Ça s’est passé il y a cinquante ans. Il y a un avant et un après de cette tragique journée. Le seul problème, c’est qu’ils ont voulu oublier, faire comme si rien n’était arrivé. Alors, que s’est-il vraiment passé le 1er novembre 1968 ? Jean-Marie Laclavetine mène l’enquête, dans un récit qui tient du polar et de l’exploration des mémoires familiales. Ce jour-là, ils sont plusieurs à se promener dans les rochers, à Biarritz.
Ce jour-là, Annie, 20 ans, la sœur de l’auteur, est emportée par une vague. Rien ni personne ne parviendra à la sauver. Tout est dit. Et c’est le silence qui frappe tout ce qui touche au drame. L’écrivain éditeur avait 15 ans lors de l’accident, ses souvenirs sont flous. Jamais personne n’a voulu revenir sur l’accident. Il était temps de sortir la victime de l’oubli.
C’est vrai, la vie continue sans elle, mais dans la famille, chacun s’interroge sur ce "fantôme errant parmi les vivants", même les jeunes générations qui n’ont pas connu cette tante trop tôt disparue.
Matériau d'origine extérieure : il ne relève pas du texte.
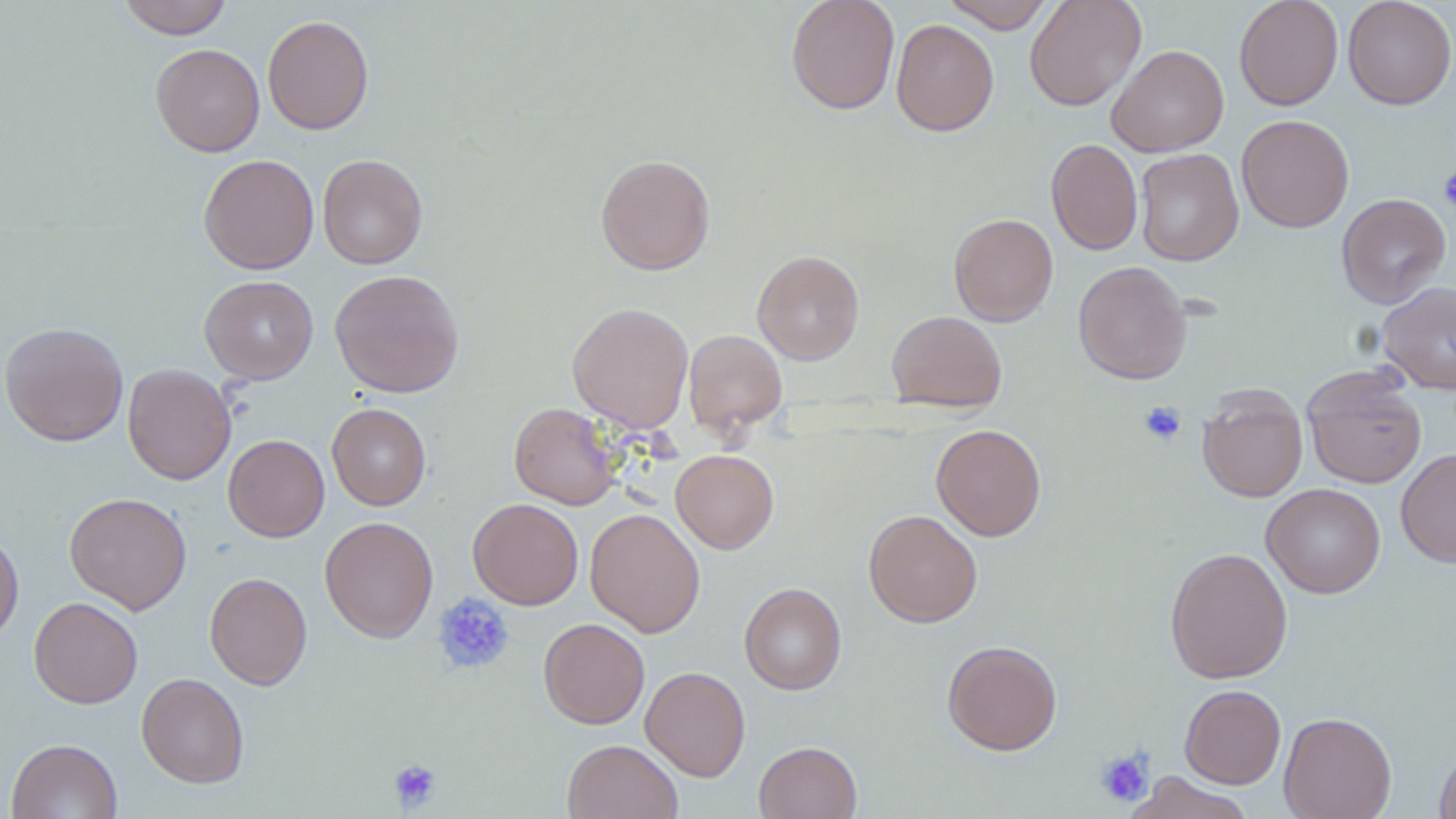
slide-level diagnosis = no evidence of blood parasites
preparation = thin blood smear
image size = 1456×819 pixels
magnification = 1000x
stain = May-Grünwald-Giemsa
uninfected red blood cell locations = approximate bounding boxes as named x1/y1/x2/y2 corners in pixels: (x1=117, y1=0, x2=234, y2=39), (x1=785, y1=0, x2=900, y2=114), (x1=941, y1=0, x2=1055, y2=33), (x1=1024, y1=0, x2=1147, y2=111), (x1=1234, y1=0, x2=1343, y2=110), (x1=1342, y1=0, x2=1456, y2=110), (x1=262, y1=14, x2=374, y2=135), (x1=891, y1=19, x2=998, y2=136), (x1=151, y1=43, x2=265, y2=156), (x1=1106, y1=44, x2=1229, y2=157), (x1=1236, y1=114, x2=1354, y2=233), (x1=1046, y1=138, x2=1143, y2=255), (x1=1134, y1=148, x2=1244, y2=266), (x1=317, y1=153, x2=428, y2=269), (x1=199, y1=154, x2=319, y2=274), (x1=595, y1=154, x2=715, y2=275), (x1=1336, y1=193, x2=1451, y2=308), (x1=948, y1=213, x2=1058, y2=326), (x1=752, y1=250, x2=865, y2=365), (x1=1073, y1=260, x2=1192, y2=385), (x1=330, y1=269, x2=464, y2=398), (x1=199, y1=275, x2=319, y2=383), (x1=1376, y1=281, x2=1456, y2=394), (x1=567, y1=302, x2=694, y2=433), (x1=887, y1=310, x2=1007, y2=412), (x1=1, y1=321, x2=128, y2=446), (x1=683, y1=329, x2=787, y2=434), (x1=122, y1=363, x2=236, y2=485), (x1=1302, y1=368, x2=1427, y2=489), (x1=1197, y1=386, x2=1308, y2=502), (x1=509, y1=402, x2=621, y2=510), (x1=327, y1=403, x2=431, y2=510), (x1=931, y1=423, x2=1047, y2=541), (x1=223, y1=434, x2=329, y2=542), (x1=671, y1=449, x2=779, y2=553), (x1=1396, y1=449, x2=1456, y2=568), (x1=1261, y1=483, x2=1386, y2=599), (x1=64, y1=492, x2=192, y2=615), (x1=468, y1=498, x2=583, y2=609), (x1=585, y1=508, x2=706, y2=638), (x1=863, y1=509, x2=983, y2=628), (x1=319, y1=516, x2=438, y2=642), (x1=0, y1=530, x2=23, y2=647), (x1=1164, y1=547, x2=1293, y2=683), (x1=204, y1=571, x2=312, y2=690), (x1=739, y1=582, x2=847, y2=695), (x1=29, y1=597, x2=143, y2=709), (x1=538, y1=617, x2=650, y2=729), (x1=942, y1=639, x2=1062, y2=755), (x1=640, y1=666, x2=750, y2=781), (x1=136, y1=672, x2=249, y2=788), (x1=1180, y1=684, x2=1286, y2=789), (x1=1278, y1=711, x2=1397, y2=819), (x1=6, y1=738, x2=122, y2=819), (x1=562, y1=739, x2=683, y2=819), (x1=754, y1=741, x2=862, y2=819), (x1=1434, y1=747, x2=1456, y2=819), (x1=1125, y1=771, x2=1255, y2=819)
modality = optical microscopy
field of view = single
platelet locations = approximate bounding boxes as named x1/y1/x2/y2 corners in pixels: (x1=1438, y1=167, x2=1456, y2=214), (x1=1139, y1=401, x2=1187, y2=446), (x1=432, y1=593, x2=515, y2=675), (x1=1095, y1=747, x2=1155, y2=806), (x1=388, y1=758, x2=442, y2=811)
Pour dévoiler le secret, il faut "pêcher au petit bonheur dans l’eau profonde des souvenirs", raconte Jean-Marie Laclavetine, et finalement les derniers témoins se prêtent volontiers à l’exercice, restituant une image kaléidoscopique de la jeune morte, au parcours romanesque – on est en 1968 – traversé de doutes, d’idéal, d’échecs et d’amours.
Le romancier comble les blancs, les silences pesants et les détails perdus d’une existence lointaine et pourtant si présente : "La mosaïque restera approximative, pleine de pièces manquantes, d’ajustements indécis (…) La littérature a peut-être ce pouvoir de réunir ce qui se disperse, d’assembler ce qui s’éparpille au vent des destinées singulières, de coudre ensemble les lambeaux épars que la mémoire accroche dans les recoins de nos consciences", confie Jean-Marie Laclavetine.
Et qui pose sereinement les vraies questions de la mort, de ceux qui restent après le drame, qui survivent avec un poids trop lourd de douleur. Il n’y a pas d’échappatoire : "Les mots, pas plus que le silence, ne peuvent rien contre la mort". Cette famille s’est enfermée dans le secret jusqu’à désigner, sur les photos d’avant, la jeune femme comme étant "une amie de la famille". Un tombeau de silence et d’oubli, qu’il fallait un jour exhumer. Cette histoire est universelle, elle nous raconte une époque, nous parle de nos liens fraternels, familiaux, des accidents qui alourdissent nos vies, alors que nous donnons l’illusion d’avancer, sans failles ni blessure. Et c’est la jeune noyée qui nous fait signe, entre les lignes : "Ils sont si rares les morts qui pensent faire signe aux vivants".